-- Extract to read --
# AR in 223 , or bolt action in 223?



## A10hunter (Jan 30, 2013)

All you guys that have AR's, do you prefer to hunt predators with that or a bolt action 223? I enjoy shooting and hunting with my AR, but I have been thinking of buying a bolt action 223 for hunting for lighter weight and possibly more accuracy. I have a Stag w/ a 16 inch barrel and 10 in Samson evolution rail( love it), magpul buttstock, ergo pistol grip, and Nikon Prostaff 4-12x40 BDC ( good for the price I paid). My groups at 100 yds with Hornady V-max 55's and Winchester varmit X 55's are 1-2 in. groups (and it's always around 10 mph winds where I shoot and hunt). I don't have the steadiest hand and have always been a better shotgun shooter with targets on the move, but I wanted to here some feedback. Plus, I reload and have been set up for 223, and if I want to change to a different caliber I would need new dies and etc. Also, with the big attack on so called assault weapons, I want to have another predator hunting rifle in case I have to lock up my AR because of the registration law that has been on the table. I hate living in CA because the democrats and libs rule this state through Feinsteine and Palosi. My options in bolt action 223 that I like are the Savage 25 Walking Varminter (has accutrigger and heavy varmit barrel), possibly the Savage Axis, Savage 12 FV, Tikka T3, or Rem. Going to have to stay under $600, but under 5 is best case. Fire away guys.


----------



## fr3db3ar (Aug 6, 2011)

I have a Steven's in 223 and a Axis in 308 as backup for my AR's. Nothing wrong with having another gun. You can never have too many


----------



## sneakygroundbuzzard (Nov 1, 2012)

i agree wth fr3d,you can never have to many guns

but the whole reason i bought my AR 5.56/.223 is for hunting(well that and cause obama doesnt want me to have it  )
8 30 rd mags for chasing yotes,i like quick follow up shots

i also plan on using it for deer this year


----------



## A10hunter (Jan 30, 2013)

Your right about that, I just only have the budget for one rifle and scope right now. My options are for a 223 or 243 in bolt, or a 270 win for deer hunting since I use my dad's 30-06 right now.


----------



## sneakygroundbuzzard (Nov 1, 2012)

i did buy a TIKKA T3 .270 last fall when i got drawn for the wolf hunt

was going to use that for deer

but decided on the AR instead,just because all the anti gunners say that they arent good for hunting

so i am on a mission to prove them wrong


----------



## A10hunter (Jan 30, 2013)

The Stag 6.8 upper is also on my list and in my price range, but even if I order it today the earliest it can be made and shipped to me is 5 months.


----------



## bar-d (Feb 3, 2010)

I have a .223 bolt and AR. I also have a 6.8 SPC ll. It is a great deer and hog cartridge IMO. I switch out on what I coyote hunt with, one of the above or one of the other calibers I own. I built the 6.8 specifically for hog hunting and it hasn't let me down yet.

:hunter:


----------



## youngdon (Mar 10, 2010)

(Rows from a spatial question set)
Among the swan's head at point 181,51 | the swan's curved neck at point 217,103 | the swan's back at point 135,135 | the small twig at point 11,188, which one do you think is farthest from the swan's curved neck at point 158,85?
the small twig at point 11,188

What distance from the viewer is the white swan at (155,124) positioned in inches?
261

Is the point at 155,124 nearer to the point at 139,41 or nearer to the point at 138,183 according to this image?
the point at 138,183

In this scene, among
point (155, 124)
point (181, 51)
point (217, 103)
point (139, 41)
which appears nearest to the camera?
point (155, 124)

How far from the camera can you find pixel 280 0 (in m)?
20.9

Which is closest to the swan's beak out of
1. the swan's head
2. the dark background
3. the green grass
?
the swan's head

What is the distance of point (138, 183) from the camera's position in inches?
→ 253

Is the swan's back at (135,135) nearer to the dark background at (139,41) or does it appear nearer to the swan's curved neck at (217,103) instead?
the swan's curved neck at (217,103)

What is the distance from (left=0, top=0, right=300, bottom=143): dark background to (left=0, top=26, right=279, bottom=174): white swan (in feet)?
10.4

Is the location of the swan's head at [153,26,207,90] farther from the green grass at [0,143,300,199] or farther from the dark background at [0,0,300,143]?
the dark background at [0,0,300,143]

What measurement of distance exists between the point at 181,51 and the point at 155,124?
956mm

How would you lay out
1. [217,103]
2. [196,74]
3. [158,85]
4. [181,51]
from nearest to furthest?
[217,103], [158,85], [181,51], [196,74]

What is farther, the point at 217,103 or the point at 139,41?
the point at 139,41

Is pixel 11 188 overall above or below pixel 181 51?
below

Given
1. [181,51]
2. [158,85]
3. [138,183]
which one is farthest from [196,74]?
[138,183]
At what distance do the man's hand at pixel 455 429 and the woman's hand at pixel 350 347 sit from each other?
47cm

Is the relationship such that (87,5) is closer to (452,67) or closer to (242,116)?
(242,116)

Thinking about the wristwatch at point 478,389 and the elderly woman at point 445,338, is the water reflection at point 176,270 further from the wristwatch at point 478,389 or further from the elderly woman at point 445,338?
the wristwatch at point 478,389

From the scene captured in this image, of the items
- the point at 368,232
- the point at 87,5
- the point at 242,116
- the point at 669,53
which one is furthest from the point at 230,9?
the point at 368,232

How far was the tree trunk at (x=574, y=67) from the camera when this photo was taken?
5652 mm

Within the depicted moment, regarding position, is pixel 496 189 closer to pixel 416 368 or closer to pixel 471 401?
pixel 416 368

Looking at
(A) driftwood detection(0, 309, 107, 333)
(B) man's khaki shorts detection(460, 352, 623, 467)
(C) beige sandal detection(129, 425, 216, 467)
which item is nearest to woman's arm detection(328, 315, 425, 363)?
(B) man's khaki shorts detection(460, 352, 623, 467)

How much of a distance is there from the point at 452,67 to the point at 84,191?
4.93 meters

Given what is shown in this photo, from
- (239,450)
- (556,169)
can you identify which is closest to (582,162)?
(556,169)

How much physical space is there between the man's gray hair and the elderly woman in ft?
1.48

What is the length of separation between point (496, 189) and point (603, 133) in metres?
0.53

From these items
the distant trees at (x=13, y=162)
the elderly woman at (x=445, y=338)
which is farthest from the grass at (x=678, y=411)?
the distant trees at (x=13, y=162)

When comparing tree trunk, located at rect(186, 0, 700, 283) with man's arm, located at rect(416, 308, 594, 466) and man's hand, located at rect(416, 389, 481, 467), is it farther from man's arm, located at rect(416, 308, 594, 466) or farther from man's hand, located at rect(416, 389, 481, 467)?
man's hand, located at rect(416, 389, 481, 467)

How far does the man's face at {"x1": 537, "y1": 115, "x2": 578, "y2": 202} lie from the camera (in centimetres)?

-- Exercise --
Write out the forum thread again starting at "was going to" and ending at "is 5 months.", and switch "deer" to "elk". The rows have no connection to the forum thread.

-- Expected answer --
was going to use that for elk

but decided on the AR instead,just because all the anti gunners say that they arent good for hunting

so i am on a mission to prove them wrong


----------



## A10hunter (Jan 30, 2013)

The Stag 6.8 upper is also on my list and in my price range, but even if I order it today the earliest it can be made and shipped to me is 5 months.